Он стоял, естественно, лицом к стволу, спиной к Фредерику II. Кто-то явно незнакомый. Потом человек скользнул в подлесок и через четыре-пять шагов исчез в тумане.

«Какого черта он там делал?» — мысленно произнес Фредерик II. Он подошел к буку и увидел, что в ствол его вбиты здоровенные плотницкие гвозди, вбиты на небольшом расстоянии друг от друга, как бы образуя некое подобие лестницы.

«Ах ты, чертов сын, что же это такое? — подумал Фредерик II. — Надо посмотреть». И полез наверх. Лезть было легко, руки и ноги сами находили гвозди — ступеньки.

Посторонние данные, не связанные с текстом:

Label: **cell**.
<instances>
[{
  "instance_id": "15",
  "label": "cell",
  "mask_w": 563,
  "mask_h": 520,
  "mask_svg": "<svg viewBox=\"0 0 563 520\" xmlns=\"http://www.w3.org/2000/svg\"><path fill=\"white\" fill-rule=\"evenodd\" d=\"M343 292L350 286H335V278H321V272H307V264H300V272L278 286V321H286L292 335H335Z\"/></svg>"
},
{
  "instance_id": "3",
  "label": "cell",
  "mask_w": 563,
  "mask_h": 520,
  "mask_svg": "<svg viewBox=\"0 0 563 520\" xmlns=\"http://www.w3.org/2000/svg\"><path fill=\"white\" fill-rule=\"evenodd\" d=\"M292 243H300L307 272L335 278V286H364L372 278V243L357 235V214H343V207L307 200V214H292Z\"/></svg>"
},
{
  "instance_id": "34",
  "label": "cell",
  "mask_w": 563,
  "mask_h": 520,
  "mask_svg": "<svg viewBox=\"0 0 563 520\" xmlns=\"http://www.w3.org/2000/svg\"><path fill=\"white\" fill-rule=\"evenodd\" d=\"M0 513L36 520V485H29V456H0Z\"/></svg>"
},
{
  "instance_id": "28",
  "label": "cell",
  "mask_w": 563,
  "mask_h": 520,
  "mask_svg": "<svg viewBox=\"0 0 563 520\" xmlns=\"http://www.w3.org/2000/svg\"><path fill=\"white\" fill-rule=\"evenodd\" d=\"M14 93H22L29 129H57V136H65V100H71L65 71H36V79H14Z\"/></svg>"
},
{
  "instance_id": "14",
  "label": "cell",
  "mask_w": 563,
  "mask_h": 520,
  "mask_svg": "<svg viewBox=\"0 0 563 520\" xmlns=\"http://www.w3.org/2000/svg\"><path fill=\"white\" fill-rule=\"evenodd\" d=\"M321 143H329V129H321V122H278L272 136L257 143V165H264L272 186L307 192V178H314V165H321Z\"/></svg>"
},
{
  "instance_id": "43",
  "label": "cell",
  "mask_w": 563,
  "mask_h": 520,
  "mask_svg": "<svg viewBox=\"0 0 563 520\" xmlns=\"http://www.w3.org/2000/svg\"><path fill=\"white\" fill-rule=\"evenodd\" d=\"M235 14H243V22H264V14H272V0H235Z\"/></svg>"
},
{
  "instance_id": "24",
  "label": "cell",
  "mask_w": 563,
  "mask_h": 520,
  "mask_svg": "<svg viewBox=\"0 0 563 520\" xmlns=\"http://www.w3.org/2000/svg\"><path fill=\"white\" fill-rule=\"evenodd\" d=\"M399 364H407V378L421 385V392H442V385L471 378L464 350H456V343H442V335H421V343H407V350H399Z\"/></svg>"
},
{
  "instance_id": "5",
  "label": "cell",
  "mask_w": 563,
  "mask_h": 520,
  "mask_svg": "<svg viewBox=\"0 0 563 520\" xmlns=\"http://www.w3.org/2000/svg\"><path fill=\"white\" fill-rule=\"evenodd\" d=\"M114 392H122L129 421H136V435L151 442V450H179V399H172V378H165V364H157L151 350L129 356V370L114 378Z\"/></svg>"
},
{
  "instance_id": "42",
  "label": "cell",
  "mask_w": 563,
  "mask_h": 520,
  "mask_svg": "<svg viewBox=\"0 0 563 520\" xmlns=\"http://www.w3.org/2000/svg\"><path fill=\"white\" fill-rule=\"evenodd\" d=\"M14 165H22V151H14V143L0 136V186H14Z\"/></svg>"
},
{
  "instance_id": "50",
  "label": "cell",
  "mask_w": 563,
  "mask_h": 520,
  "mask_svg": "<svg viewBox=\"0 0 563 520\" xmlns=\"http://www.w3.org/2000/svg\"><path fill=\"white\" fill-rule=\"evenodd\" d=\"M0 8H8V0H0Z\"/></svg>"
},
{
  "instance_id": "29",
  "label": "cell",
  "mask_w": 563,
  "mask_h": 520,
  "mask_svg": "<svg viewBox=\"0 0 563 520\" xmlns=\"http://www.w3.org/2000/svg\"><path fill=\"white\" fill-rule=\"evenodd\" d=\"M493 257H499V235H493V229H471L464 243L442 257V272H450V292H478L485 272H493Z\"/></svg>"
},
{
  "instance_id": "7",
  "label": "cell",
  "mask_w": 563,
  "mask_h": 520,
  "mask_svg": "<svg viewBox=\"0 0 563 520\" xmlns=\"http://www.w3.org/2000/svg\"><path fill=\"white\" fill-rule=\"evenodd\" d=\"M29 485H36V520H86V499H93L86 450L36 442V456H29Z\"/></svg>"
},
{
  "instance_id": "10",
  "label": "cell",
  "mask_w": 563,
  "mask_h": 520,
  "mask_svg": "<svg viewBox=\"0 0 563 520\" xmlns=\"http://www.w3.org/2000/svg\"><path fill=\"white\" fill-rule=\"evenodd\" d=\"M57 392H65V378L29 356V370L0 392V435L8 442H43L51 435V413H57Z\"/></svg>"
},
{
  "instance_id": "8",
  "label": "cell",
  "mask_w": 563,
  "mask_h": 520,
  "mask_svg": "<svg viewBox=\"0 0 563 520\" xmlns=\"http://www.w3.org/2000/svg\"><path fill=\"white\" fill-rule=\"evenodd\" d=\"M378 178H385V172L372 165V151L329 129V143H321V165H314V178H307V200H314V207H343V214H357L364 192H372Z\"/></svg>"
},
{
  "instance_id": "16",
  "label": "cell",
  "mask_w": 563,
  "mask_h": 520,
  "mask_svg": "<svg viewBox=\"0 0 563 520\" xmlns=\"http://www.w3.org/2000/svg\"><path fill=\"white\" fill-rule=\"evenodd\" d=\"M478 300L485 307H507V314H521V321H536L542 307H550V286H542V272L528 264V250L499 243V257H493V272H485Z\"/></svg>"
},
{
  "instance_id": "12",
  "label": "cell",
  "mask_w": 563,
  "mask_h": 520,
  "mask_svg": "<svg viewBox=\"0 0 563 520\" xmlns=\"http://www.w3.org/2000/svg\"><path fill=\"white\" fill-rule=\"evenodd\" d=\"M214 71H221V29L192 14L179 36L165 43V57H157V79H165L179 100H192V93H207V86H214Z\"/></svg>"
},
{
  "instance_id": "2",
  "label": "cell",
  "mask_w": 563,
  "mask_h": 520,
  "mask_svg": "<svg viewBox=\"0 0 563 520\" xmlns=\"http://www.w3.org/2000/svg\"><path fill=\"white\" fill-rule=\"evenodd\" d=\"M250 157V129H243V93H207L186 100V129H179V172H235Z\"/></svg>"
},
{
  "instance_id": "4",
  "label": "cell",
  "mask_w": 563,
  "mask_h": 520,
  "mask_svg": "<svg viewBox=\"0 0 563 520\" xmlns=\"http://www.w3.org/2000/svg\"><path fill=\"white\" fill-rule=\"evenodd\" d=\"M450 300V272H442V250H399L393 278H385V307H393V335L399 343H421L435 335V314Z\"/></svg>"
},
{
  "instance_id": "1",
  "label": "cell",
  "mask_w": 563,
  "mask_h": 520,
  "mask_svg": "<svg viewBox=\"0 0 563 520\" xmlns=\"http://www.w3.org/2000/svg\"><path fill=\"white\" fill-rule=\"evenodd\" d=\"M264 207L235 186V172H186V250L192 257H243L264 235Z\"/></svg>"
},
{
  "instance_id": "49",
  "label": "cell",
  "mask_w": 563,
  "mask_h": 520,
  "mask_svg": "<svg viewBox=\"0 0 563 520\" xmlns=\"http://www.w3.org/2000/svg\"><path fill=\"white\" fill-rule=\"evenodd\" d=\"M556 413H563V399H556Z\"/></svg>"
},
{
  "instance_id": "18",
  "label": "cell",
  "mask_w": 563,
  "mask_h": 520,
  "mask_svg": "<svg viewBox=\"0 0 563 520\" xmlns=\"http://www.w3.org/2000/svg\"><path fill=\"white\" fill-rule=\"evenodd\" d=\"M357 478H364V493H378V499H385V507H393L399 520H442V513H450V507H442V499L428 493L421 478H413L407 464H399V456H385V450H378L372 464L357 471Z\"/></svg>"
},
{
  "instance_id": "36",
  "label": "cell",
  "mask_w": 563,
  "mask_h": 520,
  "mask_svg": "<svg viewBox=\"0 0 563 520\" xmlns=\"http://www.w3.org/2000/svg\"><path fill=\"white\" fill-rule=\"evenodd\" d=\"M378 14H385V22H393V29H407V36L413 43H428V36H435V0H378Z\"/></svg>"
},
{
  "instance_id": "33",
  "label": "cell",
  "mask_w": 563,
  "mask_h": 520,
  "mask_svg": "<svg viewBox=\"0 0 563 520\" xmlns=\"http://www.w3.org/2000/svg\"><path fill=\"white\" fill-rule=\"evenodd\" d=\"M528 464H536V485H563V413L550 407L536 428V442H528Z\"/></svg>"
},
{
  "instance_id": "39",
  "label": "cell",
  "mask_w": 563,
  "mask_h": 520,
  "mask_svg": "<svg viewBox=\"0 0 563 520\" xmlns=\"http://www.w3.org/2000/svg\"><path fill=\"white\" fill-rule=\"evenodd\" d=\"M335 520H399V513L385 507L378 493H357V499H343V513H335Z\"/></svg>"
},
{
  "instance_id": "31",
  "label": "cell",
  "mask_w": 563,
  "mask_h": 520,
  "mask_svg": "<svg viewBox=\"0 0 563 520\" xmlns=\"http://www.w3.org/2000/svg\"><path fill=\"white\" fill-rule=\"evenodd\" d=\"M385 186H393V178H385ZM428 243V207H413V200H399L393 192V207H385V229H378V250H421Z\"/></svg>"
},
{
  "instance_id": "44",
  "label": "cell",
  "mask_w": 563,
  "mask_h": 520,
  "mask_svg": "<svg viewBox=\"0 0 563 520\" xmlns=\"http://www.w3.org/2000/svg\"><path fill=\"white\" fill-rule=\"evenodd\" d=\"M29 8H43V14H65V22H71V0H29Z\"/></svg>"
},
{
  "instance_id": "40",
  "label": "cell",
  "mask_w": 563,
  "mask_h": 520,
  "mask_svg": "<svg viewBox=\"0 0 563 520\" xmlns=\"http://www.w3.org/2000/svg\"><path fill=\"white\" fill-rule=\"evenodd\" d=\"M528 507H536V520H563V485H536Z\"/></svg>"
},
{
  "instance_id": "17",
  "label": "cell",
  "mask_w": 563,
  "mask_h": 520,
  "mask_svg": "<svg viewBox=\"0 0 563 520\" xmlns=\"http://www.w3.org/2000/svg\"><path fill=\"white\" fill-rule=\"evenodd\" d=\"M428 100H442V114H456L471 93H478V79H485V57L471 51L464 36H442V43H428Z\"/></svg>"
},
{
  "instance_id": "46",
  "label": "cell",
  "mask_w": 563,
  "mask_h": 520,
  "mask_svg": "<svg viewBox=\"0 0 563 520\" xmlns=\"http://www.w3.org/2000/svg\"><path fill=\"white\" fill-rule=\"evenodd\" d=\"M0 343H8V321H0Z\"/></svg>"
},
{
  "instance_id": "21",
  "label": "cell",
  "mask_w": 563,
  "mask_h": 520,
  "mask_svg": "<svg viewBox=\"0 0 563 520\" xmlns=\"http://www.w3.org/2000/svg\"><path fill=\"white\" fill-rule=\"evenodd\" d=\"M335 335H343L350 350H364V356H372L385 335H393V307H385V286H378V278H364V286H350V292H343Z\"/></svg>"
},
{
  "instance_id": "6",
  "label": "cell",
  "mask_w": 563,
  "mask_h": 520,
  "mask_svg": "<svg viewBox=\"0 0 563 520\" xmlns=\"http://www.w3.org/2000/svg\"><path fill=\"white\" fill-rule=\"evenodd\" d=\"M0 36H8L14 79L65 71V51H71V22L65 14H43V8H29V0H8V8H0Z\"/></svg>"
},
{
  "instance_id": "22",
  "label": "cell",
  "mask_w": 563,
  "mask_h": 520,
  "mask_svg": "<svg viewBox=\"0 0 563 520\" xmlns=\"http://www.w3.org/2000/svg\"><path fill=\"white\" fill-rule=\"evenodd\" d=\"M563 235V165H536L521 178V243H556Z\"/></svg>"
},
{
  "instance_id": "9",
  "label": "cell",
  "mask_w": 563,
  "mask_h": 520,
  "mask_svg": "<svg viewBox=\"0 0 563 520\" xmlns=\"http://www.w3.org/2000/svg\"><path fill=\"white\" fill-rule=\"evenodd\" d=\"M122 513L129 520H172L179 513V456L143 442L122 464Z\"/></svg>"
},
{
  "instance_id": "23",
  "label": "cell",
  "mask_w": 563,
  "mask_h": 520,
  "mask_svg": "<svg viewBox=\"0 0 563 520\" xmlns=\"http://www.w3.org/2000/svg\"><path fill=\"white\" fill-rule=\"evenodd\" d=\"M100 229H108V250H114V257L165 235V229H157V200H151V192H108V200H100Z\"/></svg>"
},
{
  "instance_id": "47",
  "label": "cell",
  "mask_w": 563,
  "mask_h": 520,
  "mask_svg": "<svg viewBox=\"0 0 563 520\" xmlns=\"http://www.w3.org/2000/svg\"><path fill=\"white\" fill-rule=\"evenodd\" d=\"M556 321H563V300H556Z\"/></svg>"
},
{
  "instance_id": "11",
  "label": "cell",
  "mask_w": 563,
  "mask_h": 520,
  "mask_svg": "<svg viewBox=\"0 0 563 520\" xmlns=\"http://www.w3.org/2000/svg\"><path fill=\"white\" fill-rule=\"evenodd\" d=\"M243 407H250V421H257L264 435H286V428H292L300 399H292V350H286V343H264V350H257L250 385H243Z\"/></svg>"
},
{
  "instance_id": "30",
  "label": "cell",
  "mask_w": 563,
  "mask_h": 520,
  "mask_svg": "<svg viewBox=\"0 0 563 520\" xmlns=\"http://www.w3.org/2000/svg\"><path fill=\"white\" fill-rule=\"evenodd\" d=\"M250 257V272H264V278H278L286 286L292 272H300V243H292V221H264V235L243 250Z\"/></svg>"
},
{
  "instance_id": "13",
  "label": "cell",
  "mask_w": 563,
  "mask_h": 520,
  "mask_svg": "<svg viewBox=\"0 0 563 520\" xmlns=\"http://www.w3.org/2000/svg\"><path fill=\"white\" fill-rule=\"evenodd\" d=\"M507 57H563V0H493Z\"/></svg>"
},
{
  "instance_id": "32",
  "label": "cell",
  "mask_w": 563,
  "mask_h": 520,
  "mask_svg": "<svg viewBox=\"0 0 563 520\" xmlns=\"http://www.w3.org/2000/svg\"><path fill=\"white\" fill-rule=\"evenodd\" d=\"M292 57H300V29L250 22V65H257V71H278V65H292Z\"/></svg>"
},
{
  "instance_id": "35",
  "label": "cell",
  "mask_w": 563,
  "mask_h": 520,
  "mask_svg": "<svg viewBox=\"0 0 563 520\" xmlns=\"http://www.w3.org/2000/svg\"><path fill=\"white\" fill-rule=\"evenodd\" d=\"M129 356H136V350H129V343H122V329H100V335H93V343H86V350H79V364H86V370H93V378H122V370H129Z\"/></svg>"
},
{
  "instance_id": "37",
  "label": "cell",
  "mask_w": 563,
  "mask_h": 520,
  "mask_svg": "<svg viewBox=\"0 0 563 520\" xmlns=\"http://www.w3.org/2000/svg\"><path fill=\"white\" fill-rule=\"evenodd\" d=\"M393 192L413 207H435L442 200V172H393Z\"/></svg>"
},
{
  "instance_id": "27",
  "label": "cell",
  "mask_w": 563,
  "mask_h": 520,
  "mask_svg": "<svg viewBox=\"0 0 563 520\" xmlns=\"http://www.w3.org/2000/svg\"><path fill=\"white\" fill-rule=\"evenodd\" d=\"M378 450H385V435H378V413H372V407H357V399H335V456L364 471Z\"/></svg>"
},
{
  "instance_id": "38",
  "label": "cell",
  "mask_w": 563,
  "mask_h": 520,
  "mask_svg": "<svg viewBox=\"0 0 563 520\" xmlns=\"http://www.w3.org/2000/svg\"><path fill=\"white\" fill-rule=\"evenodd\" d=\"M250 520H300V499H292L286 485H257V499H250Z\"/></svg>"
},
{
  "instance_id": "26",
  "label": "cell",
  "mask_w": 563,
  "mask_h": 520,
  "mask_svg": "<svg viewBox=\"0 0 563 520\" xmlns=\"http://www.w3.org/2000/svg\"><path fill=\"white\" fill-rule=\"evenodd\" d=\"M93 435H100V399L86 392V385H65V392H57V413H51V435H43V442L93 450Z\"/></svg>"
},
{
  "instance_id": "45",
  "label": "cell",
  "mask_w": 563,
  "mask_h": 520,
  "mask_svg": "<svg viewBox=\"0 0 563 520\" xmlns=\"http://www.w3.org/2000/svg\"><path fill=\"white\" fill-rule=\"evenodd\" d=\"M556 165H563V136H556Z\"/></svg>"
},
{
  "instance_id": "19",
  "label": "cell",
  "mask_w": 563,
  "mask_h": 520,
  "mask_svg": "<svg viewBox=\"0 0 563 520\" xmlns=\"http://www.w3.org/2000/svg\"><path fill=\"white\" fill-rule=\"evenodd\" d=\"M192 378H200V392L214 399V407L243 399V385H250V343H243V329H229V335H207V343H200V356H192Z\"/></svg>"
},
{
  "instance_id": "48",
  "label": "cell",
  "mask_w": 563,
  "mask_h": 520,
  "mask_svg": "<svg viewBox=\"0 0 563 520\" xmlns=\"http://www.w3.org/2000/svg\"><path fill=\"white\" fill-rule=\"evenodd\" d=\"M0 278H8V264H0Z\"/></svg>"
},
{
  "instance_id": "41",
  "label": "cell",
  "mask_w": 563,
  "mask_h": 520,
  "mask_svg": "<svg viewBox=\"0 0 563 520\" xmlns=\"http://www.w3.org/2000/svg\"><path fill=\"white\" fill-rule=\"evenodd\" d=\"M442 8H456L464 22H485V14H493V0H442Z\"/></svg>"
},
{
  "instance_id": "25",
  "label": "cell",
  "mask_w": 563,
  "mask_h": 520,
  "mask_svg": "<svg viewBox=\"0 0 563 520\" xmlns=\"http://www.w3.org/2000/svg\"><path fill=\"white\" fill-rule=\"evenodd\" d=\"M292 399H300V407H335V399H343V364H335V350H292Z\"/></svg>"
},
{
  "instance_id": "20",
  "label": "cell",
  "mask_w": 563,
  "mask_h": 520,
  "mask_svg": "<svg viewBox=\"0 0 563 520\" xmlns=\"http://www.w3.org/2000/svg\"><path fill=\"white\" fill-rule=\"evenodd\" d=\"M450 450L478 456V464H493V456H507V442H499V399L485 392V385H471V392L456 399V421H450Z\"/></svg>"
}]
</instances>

Так мой Фредерик II добрался до первой развилки, до того места, откуда расходились самые толстые сучья, несущие низ кроны. В тумане уже не было видно земли. Все затем произошло очень быстро. Словно он оказался на чем-то горящем.

Из четырех скелетных ветвей, расходившихся в разные стороны, самая мощная, толщиной в три человеческих торса, была полностью очищена от снега. Человек слез явно с нее. К тому же кое-где, как и внизу, виднелись плотницкие гвозди, помогающие двигаться вверх.

«Надо же, пройдоха какой!» И Фредерик II, цепляясь за гвозди, лезет выше. Поднимается, а туман внизу становится все гуще, гуще. Вокруг — тоже. И видит Фредерик II, что сук под ним не сужается, как полагалось бы, а, наоборот, расширяется. Так бывает: своего рода опухоль на дереве. Вот и здесь несущий сук расширился и стал толщиной по крайней мере в пять человеческих торсов, причем расположен был теперь скорее не наклонно, а горизонтально.

К счастью, Фредерик II остановился тут секунды на три передохнуть. За эти секунды, сами того не сознавая, тело его и душа подготовились к чудовищному зрелищу.

Он приблизился, уже не поднимаясь, а вытягиваясь к краю своеобразного огромного гнезда, широкого, как большой бак, образовавшегося внутри сука. В ту минуту, сам того не сознавая, он был уже настолько подготовлен ко всему страшным предчувствием, что руки впились в гвозди, а все мышцы напряглись до предела. Отчаянное любопытство заставляло его вытягивать шею, и он весь превратился в зрение. Поэтому он не свалился с дерева, когда дотянулся лицом до края гнезда и через туман, на расстоянии трех пальцев, встретился нос к носу с другим лицом, очень бледным, очень холодным и очень спокойным лицом, глаза которого были закрыты.